Efflux inhibition via etBr assays (Martins et al., 2013); MIC synergy checkerboards (Ayaz et al., 2015); docking for binding (Fiamegos et al., 2011).

How PapersFlow Helps You Research Phenothiazine Antimicrobial Activity

Discover & Search

PapersFlow's Research Agent uses searchPapers and exaSearch to find phenothiazine EPI studies, revealing citationGraph clusters around Amaral et al. (2014) with 163 citations linking to Spengler et al. (2017). findSimilarPapers expands to Varga et al. (2017) on clinical applications.

Analyze & Verify

Analysis Agent employs readPaperContent on Ayaz et al. (2015) to extract MIC synergy data, then runPythonAnalysis with pandas to compute fold-reductions across datasets. verifyResponse (CoVe) and GRADE grading confirm EPI claims against Martins et al. (2013) assays, with statistical verification of p-values from efflux inhibition experiments.

Synthesize & Write

Synthesis Agent detects gaps in phenothiazine biofilm studies via contradiction flagging between Kourtesi et al. (2013) and recent works. Writing Agent uses latexEditText, latexSyncCitations for Varga et al. (2017), and latexCompile to generate MIC tables; exportMermaid diagrams efflux pump networks.

Use Cases

"Analyze sertraline synergy MICs from Ayaz 2015 against S. aureus strains"

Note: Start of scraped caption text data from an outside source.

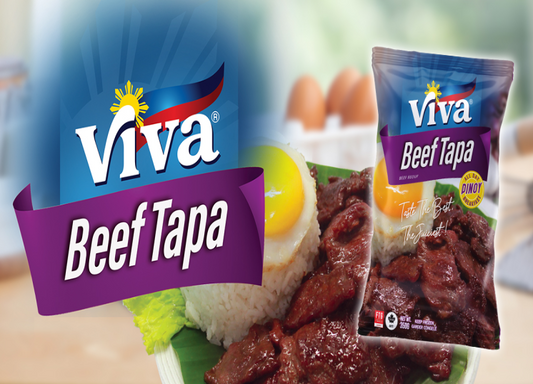 Beef Tapa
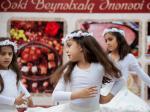 Şəki II Beynəlxalq şirniyyat festivalı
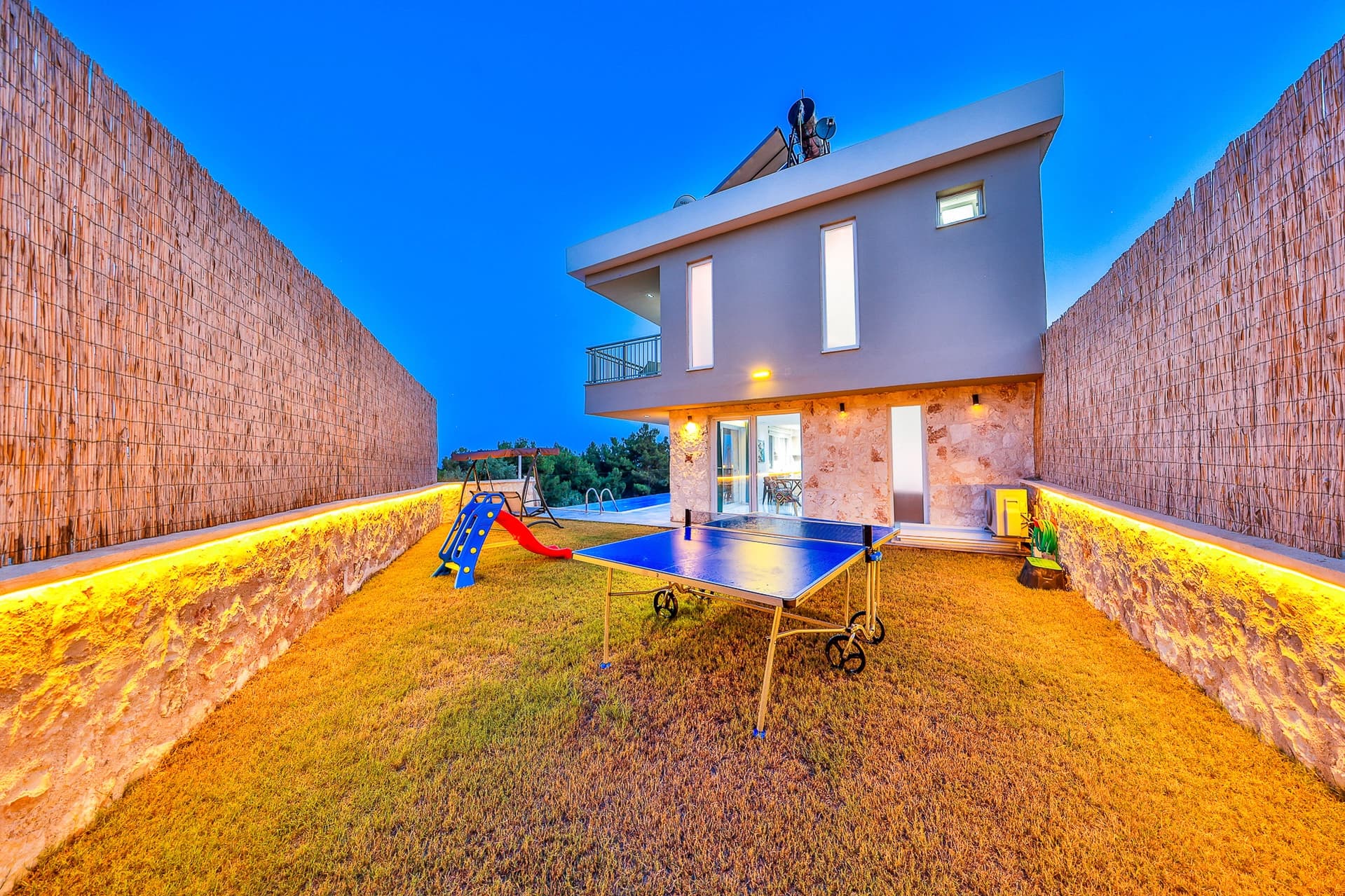 Villa Bade Demre Özel Havuzlu 35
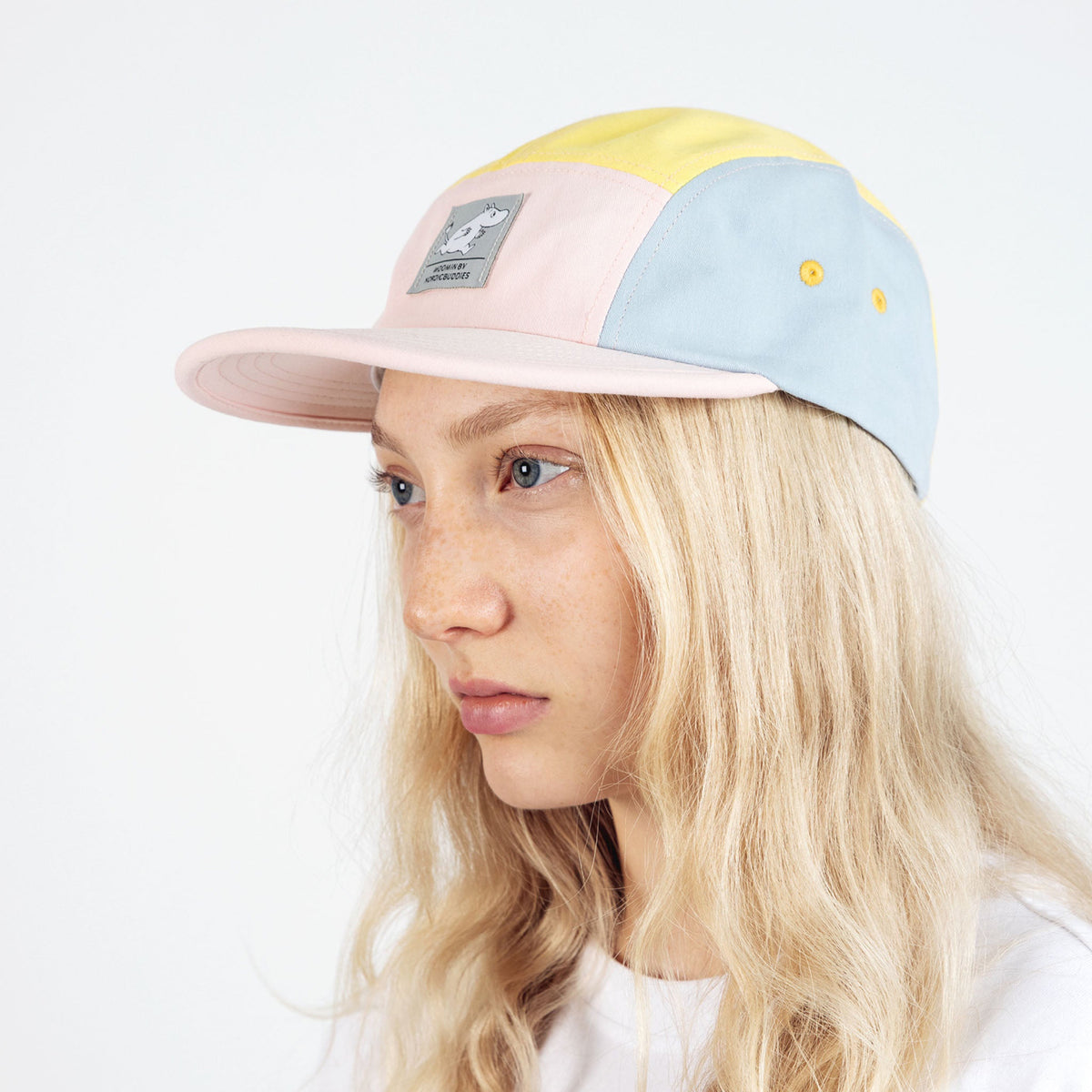 Cap Adult Moomintroll Retro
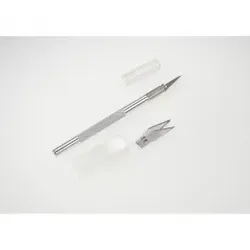 Cuttermesser mit 5 Klingen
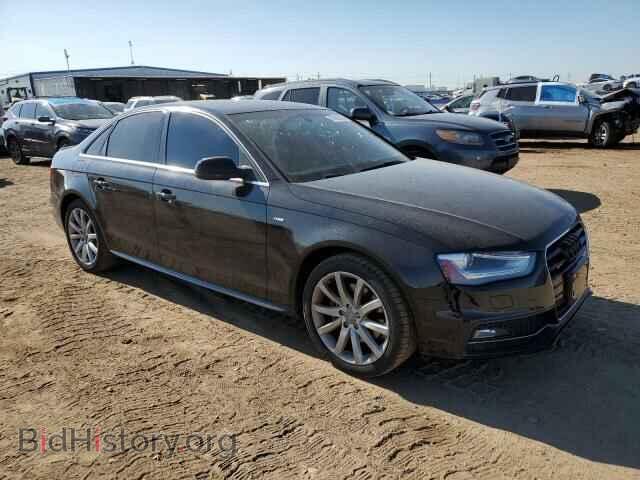 2014 AUDI A4 - VIN: WAUDFAFL5EN023045 - Фото 4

Analysis Agent → readPaperContent (Ayaz et al., 2015) → runPythonAnalysis (pandas fold-change calculation, matplotlib MIC plots) → researcher gets CSV of synergy ratios and statistical significance.

"Draft LaTeX review on phenothiazine EPIs with citations"

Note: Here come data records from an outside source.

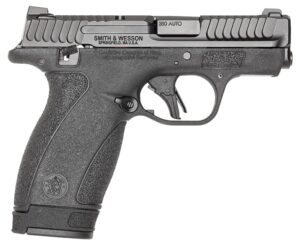 M&P Bodyguard 2.0 380ACP 2.75" Blk TS (1)10&12rd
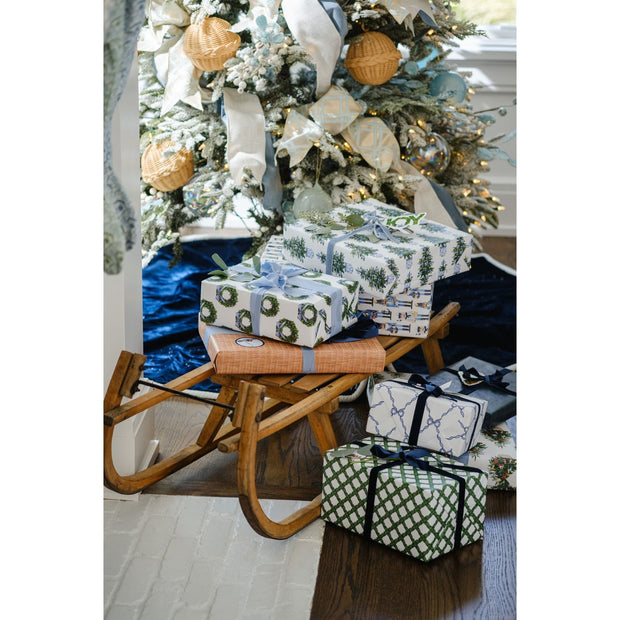 Cailíní Coastal Holiday Gift Wrap Bundle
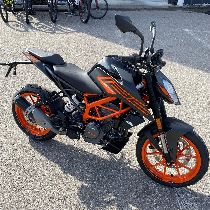 Motorrad kaufen Neufahrzeug KTM 125 Duke (naked)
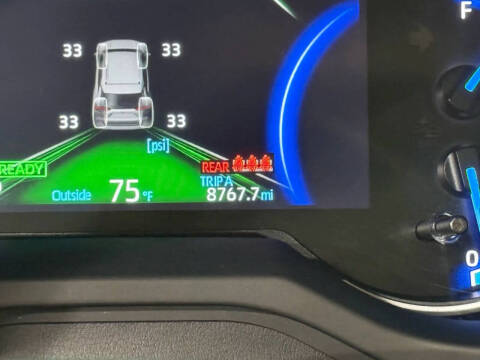 2021 Toyota RAV4 Prime SE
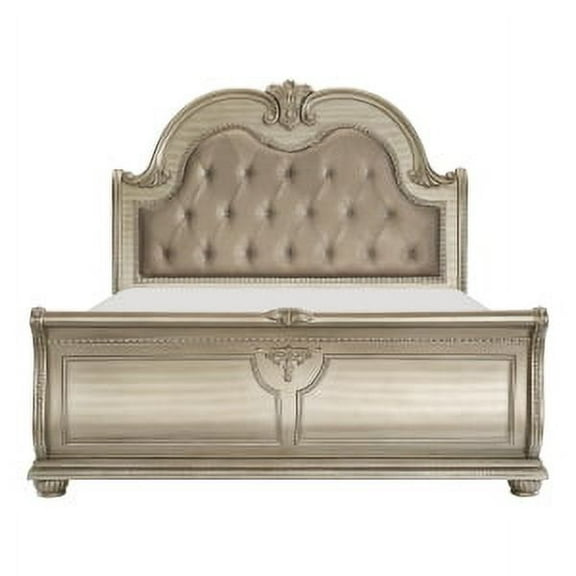 Homelegance Queen Bed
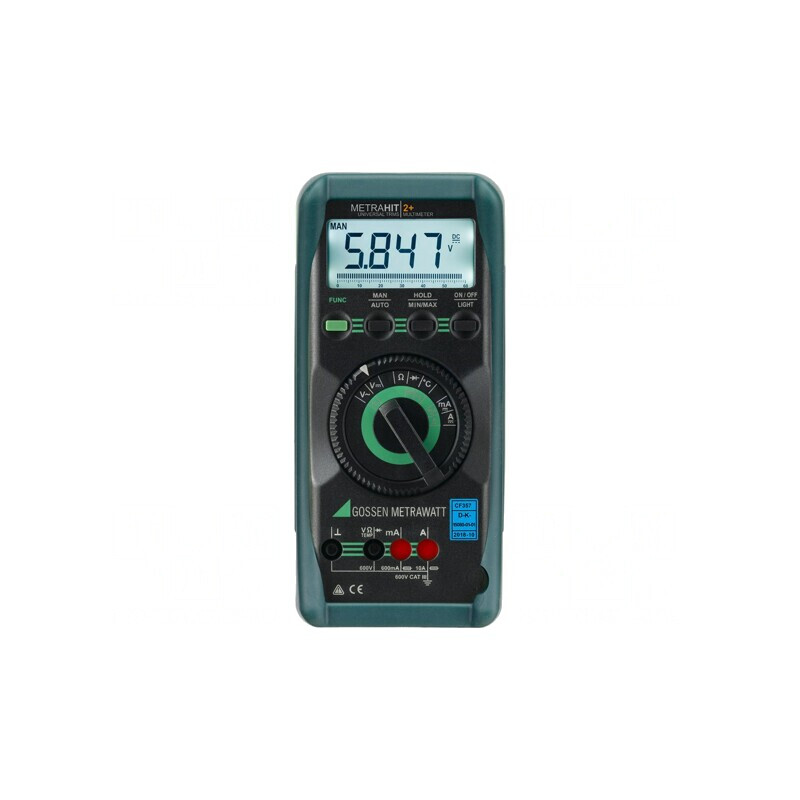 Multimetru digital LCD True RMS 100Hz-1kHz 3 6/7 cifre | Electronic-mag.ro | Componente Electronice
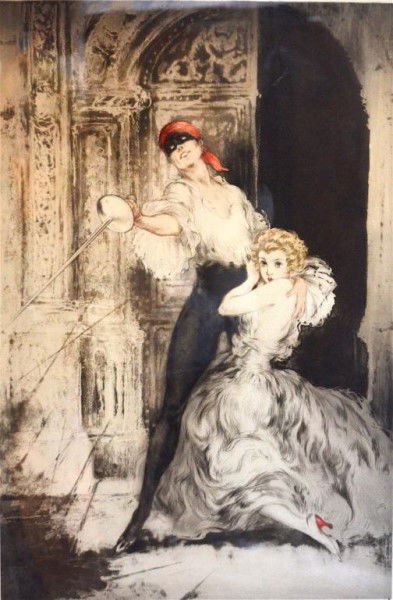 LOUIS ICART (French, 1888 - 1950) (1 of 1)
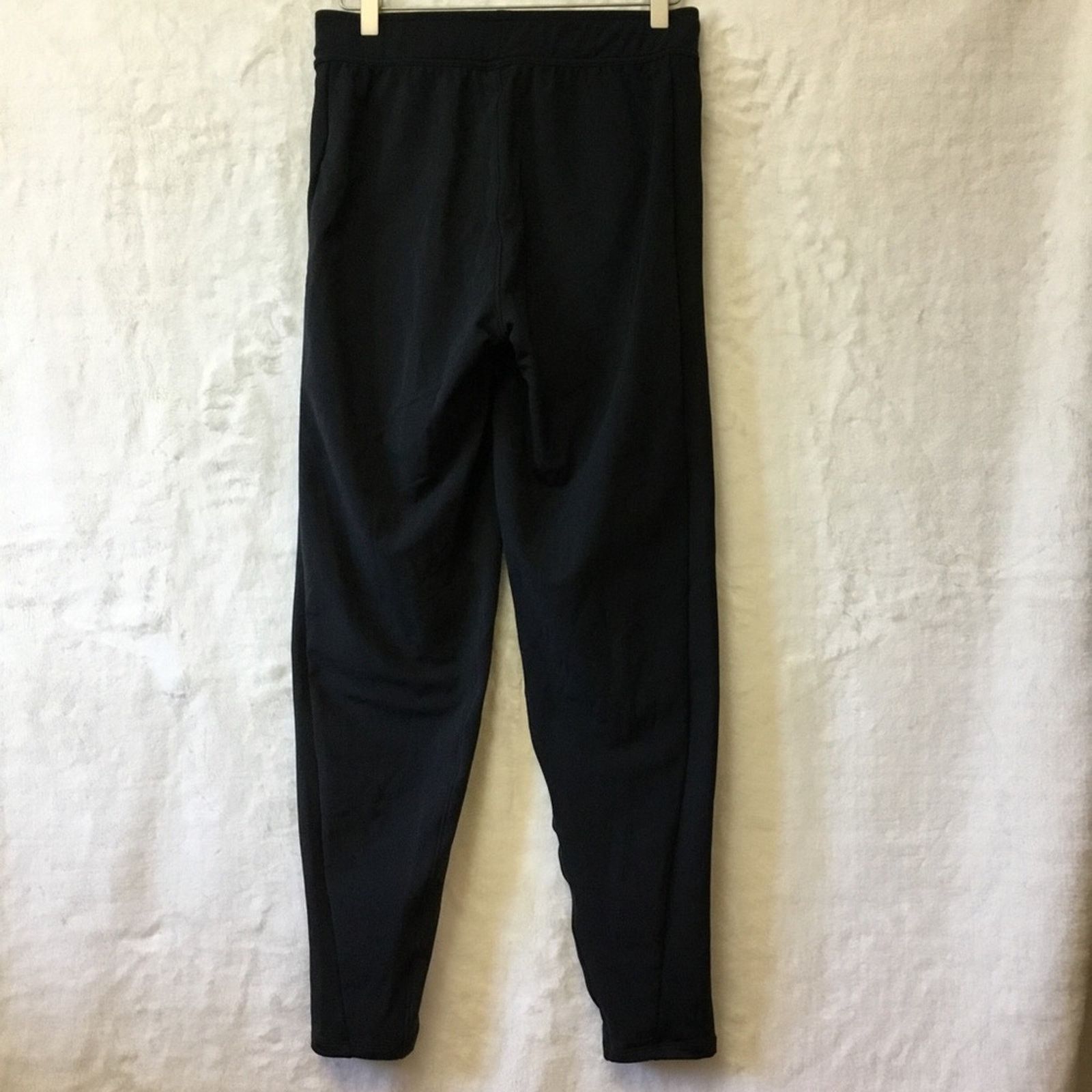 Nike Nike Black Essential Warm Pants Size 28" / US 6 / IT 42 - 4 Thumbnail
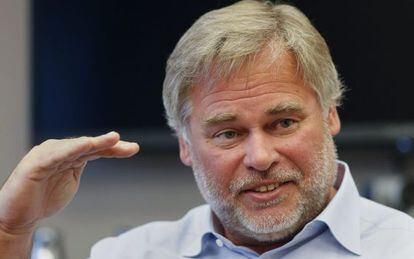 Eugene Kaspersky, en 2014.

Synthesis Agent → gap detection (Spengler et al., 2017) → Writing Agent → latexEditText (structure sections) → latexSyncCitations (10 papers) → latexCompile → researcher gets compiled PDF with figures.

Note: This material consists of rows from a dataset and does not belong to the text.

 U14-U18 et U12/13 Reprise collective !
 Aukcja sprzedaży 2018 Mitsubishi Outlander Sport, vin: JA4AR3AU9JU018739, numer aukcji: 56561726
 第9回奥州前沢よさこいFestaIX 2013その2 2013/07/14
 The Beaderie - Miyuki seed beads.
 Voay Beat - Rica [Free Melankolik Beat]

"Find GitHub code for NorA efflux pump simulations"

Research Agent → searchPapers (NorA models) → paperExtractUrls → paperFindGithubRepo → githubRepoInspect → researcher gets repo links with docking scripts linked to Fiamegos et al. (2011).

Automated Workflows

Deep Research workflow scans 50+ papers on phenothiazine EPIs: searchPapers → citationGraph (Amaral cluster) → DeepScan (7-step verify MIC data via CoVe) → structured report with GRADE scores. Theorizer generates hypotheses on phenothiazine-biofilm interactions from Varga et al. (2017) + Kourtesi et al. (2013), chaining gap detection to exportMermaid diagrams. DeepScan applies checkpoints to validate synergy claims in Ayaz et al. (2015).

Try Doxa for Phenothiazine Antimicrobial Activity Research

Frequently Asked Questions

What defines phenothiazine antimicrobial activity?

Phenothiazines inhibit bacterial efflux pumps like NorA, potentiate antibiotics, and reduce MICs in MDR pathogens (Varga et al., 2017; Spengler et al., 2017).

What methods assess phenothiazine EPI activity?

Checkerboard assays measure synergy; etBr accumulation tests efflux inhibition (Martins et al., 2013; Amaral et al., 2014).

What are key papers on this topic?

Varga et al. (2017, 135 citations) reviews phenothiazine applications; Ayaz et al. (2015, 135 citations) shows sertraline synergy; Spengler et al. (2017, 183 citations) targets MDR reversal.